START Page excerpt

I am trying to parse the following URL using the cURL library:
www.ncbi.nlm.nih.gov/nucleotide/? term = Anthoxanthum[organism] AND 2003/7/25:2005/12/27[Publication Date]&format=text
but cURL returns xml (the default, not text I've asked for).
I'm using this code line: curl_easy_setopt(curl, CURLOPT_URL, URL.c_str());
Here's the wierd thing: when I replace the "URL.c_str()" above with the actual text of the web search I want to do, it works fine. Also, if I paste in the URL from fout<<URL, that works fine in a browser.
Seems to me it's a c_str() problem, maybe the "&" or "="? but I can't figure it out, so I turn to the cplusplus forum for their usual wisdom.
The URL works fine (pasted into browser), also works fine if I output the string to a text file and paste that.
The returned cURL data is in the desired text form when I explicitly define the URL: curl_easy_setopt(curl, CURLOPT_URL, "www.ncbi.nlm.nih.gov/nucleotide/? term = Anthoxanthum[organism] AND 2003/7/25:2005/12/27[Publication Date]&format=text")
but if I say:
1 2 3
URL= "www.ncbi.nlm.nih.gov/nucleotide/? term = Anthoxanthum[organism] AND
2003/7/25:2005/12/27[Publication Date]&format=text";
curl_easy_setopt(curl, CURLOPT_URL, URL.c_str());
Is the string URL still in scope when you call curl_easy_perform (or whatever)??

END Page excerpt
START Data listing

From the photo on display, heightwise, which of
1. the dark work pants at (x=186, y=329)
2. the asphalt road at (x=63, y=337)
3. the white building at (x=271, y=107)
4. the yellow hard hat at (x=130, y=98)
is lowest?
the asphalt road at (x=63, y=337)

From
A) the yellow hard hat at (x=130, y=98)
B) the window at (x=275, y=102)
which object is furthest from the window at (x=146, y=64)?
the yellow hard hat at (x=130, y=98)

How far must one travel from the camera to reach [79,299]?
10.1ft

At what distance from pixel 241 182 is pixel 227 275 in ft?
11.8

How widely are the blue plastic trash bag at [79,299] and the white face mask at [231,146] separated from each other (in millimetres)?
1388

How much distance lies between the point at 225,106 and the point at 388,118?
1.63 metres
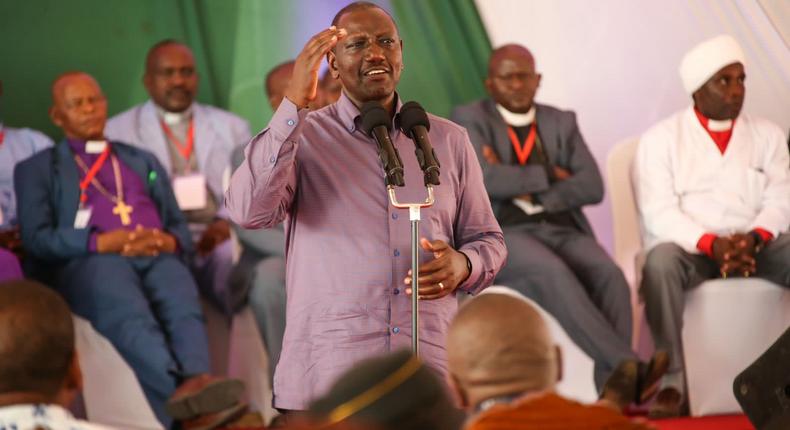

END Data listing

◆ Tasks for this exercise:
- 1) Translate this sentence from the cURL forum thread into Spanish: "The URL works fine (pasted into browser), also works fine if I output the string to a text file and paste that."
- 2) Reproduce the cURL forum thread word for word, from "Seems to me" to "curl_easy_perform (or whatever)??".
- 3) In the cURL forum thread, what format does cURL return instead of the text format that was asked for?

◆ Expected results:
- 1) La URL funciona bien (pegada en el navegador) y también funciona bien si envío la cadena a un archivo de texto y la pego.

- 2)
Seems to me it's a c_str() problem, maybe the "&" or "="? but I can't figure it out, so I turn to the cplusplus forum for their usual wisdom.
The URL works fine (pasted into browser), also works fine if I output the string to a text file and paste that.
The returned cURL data is in the desired text form when I explicitly define the URL: curl_easy_setopt(curl, CURLOPT_URL, "www.ncbi.nlm.nih.gov/nucleotide/? term = Anthoxanthum[organism] AND 2003/7/25:2005/12/27[Publication Date]&format=text")
but if I say:
1 2 3
URL= "www.ncbi.nlm.nih.gov/nucleotide/? term = Anthoxanthum[organism] AND
2003/7/25:2005/12/27[Publication Date]&format=text";
curl_easy_setopt(curl, CURLOPT_URL, URL.c_str());
Is the string URL still in scope when you call curl_easy_perform (or whatever)??

- 3) It returns XML, the default format.